*** Opening of EXTRACTED DATA ***
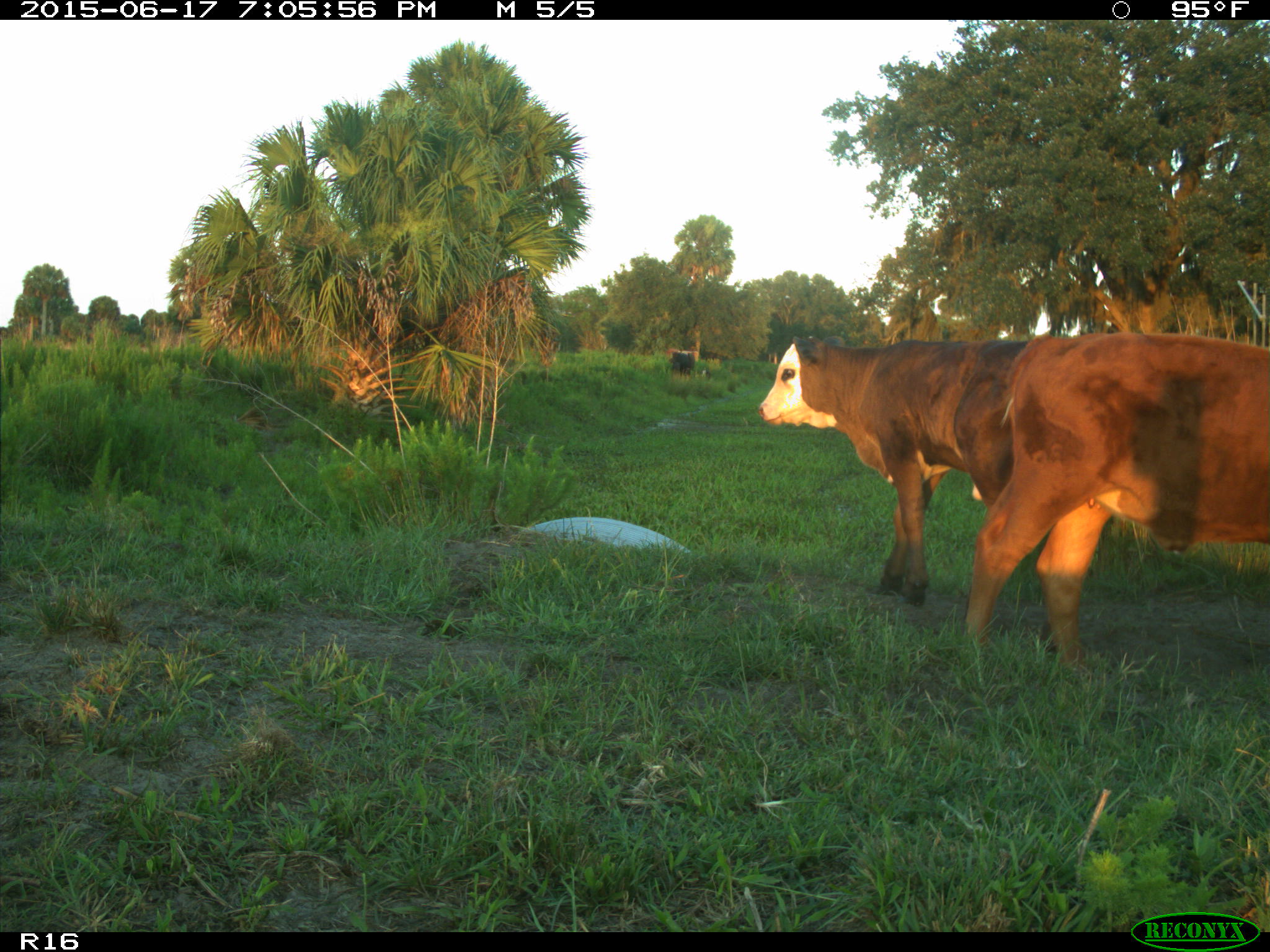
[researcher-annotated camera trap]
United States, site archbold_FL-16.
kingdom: Animalia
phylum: Chordata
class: Mammalia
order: Artiodactyla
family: Bovidae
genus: Bos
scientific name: Bos taurus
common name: domestic cow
*** Close of EXTRACTED DATA ***
Leave out the pictures, then copy all the remaining text in the records exactly.

- OUTPUT OF THE EXERCISE:
[researcher-annotated camera trap]
United States, site archbold_FL-16.
kingdom: Animalia
phylum: Chordata
class: Mammalia
order: Artiodactyla
family: Bovidae
genus: Bos
scientific name: Bos taurus
common name: domestic cow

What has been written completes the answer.